Copy out the lines of the listing below verbatim, beginning with the line that contains "At what distance from the photographer is grazing" and continuing through the final line of the listing.

(Listing of spatial reasoning questions)
--- START ---

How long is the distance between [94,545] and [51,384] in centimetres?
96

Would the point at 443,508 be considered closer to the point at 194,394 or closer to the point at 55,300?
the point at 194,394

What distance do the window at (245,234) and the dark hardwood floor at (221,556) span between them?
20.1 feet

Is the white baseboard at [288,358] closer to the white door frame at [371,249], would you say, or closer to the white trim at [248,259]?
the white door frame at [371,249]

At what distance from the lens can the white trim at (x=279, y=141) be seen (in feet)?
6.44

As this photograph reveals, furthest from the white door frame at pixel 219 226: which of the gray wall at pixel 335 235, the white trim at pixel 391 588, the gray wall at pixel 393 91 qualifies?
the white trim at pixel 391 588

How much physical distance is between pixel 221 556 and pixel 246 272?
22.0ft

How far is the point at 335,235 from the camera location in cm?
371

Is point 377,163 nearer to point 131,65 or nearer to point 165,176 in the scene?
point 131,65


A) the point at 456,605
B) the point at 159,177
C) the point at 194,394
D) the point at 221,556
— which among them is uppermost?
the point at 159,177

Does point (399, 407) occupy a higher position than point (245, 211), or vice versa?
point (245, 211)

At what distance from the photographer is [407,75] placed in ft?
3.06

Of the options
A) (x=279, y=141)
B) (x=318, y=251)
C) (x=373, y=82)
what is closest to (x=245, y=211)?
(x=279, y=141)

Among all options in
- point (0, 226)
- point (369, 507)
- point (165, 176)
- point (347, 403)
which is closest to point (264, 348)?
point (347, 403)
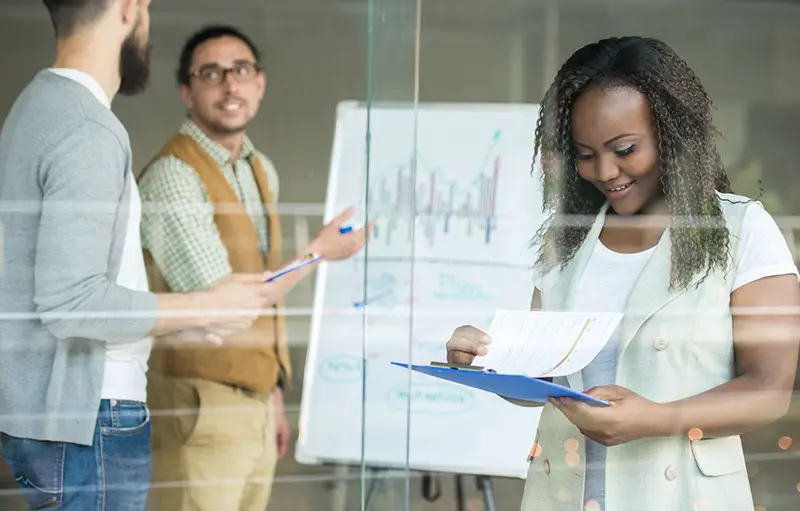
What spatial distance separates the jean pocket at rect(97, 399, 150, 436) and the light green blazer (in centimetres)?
93

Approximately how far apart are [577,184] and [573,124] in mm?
119

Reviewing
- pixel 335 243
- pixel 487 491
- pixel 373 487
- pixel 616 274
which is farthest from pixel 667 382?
pixel 335 243

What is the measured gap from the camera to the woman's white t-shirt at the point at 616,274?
1977mm

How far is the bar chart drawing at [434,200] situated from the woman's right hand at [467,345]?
16.4 inches

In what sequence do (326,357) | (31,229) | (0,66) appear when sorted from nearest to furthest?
(31,229) < (0,66) < (326,357)

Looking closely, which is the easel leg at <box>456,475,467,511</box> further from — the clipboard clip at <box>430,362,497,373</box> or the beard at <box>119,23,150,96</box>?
the beard at <box>119,23,150,96</box>

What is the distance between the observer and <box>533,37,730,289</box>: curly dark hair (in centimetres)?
200

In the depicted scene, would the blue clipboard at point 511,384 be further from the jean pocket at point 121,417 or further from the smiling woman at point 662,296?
the jean pocket at point 121,417

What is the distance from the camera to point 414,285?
274 centimetres

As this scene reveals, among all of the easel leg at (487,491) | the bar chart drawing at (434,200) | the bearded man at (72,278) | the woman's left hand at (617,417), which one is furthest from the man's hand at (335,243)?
the woman's left hand at (617,417)

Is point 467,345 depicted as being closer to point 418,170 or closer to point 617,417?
point 617,417

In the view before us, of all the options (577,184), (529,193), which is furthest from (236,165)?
(577,184)

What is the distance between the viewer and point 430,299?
106 inches

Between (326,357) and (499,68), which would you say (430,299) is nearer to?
(326,357)
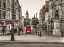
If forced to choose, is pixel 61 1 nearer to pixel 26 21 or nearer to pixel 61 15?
pixel 61 15

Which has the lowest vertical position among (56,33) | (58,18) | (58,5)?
(56,33)

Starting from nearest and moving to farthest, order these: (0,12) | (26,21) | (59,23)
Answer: (59,23)
(0,12)
(26,21)

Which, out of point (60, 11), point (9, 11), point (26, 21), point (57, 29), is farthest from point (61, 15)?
point (26, 21)

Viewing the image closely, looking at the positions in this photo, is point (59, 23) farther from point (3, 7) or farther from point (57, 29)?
point (3, 7)

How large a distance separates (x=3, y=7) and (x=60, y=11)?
75.9 feet

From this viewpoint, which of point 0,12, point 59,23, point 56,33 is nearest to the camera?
point 56,33

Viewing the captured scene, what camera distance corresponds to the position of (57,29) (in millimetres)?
46375

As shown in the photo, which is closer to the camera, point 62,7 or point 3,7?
point 62,7

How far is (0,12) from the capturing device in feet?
219

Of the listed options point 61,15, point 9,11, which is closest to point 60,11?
point 61,15

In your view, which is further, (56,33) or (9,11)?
(9,11)

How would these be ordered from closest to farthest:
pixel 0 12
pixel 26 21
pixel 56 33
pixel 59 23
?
pixel 56 33, pixel 59 23, pixel 0 12, pixel 26 21

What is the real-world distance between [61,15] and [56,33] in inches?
317

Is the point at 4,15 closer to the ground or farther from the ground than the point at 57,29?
farther from the ground
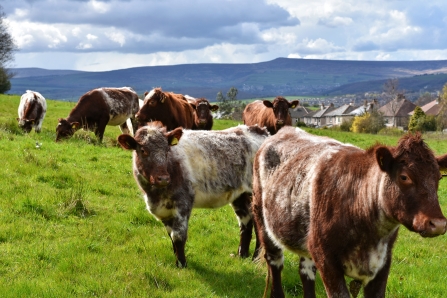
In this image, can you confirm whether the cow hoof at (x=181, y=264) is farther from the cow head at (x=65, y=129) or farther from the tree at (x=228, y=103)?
the tree at (x=228, y=103)

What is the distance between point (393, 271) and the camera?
8133mm

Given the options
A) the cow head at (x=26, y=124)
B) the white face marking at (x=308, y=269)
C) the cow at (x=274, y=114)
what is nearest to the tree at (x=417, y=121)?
the cow at (x=274, y=114)

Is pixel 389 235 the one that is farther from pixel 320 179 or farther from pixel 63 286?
pixel 63 286

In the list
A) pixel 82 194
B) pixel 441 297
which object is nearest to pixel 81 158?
pixel 82 194

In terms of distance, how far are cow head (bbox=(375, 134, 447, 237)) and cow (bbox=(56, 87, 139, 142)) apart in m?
16.6

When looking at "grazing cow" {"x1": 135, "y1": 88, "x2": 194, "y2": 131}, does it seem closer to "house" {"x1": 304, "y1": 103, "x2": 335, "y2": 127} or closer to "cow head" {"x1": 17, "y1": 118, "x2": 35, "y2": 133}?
"cow head" {"x1": 17, "y1": 118, "x2": 35, "y2": 133}

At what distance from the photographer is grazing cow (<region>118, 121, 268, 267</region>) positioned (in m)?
7.89

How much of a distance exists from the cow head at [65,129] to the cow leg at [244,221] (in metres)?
11.9

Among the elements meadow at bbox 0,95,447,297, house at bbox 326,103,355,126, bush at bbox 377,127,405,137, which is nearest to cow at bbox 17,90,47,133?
meadow at bbox 0,95,447,297

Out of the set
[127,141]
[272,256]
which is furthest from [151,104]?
[272,256]

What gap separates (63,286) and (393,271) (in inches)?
197

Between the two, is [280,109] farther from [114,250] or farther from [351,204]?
[351,204]

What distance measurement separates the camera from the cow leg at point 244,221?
8.95m

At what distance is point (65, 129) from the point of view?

--- END ---

Answer for the task
At what distance from the photographer is grazing cow (<region>118, 121, 268, 267</region>) positioned (in m)?
7.89

How much of a distance exists from the cow head at [65,129] to the cow leg at [244,221] (in metres)?
11.9

Among the elements meadow at bbox 0,95,447,297, house at bbox 326,103,355,126, bush at bbox 377,127,405,137, which is nearest to cow at bbox 17,90,47,133?
meadow at bbox 0,95,447,297

Out of the set
[127,141]
[272,256]
which is furthest from [151,104]?
[272,256]

What gap separates (63,286) and (393,271) (in inches)?
197

Between the two, is [280,109] farther from [114,250] or farther from [351,204]?
[351,204]

What distance measurement separates the camera from the cow leg at point 244,221?
8.95m

At what distance is point (65, 129) from the point of view?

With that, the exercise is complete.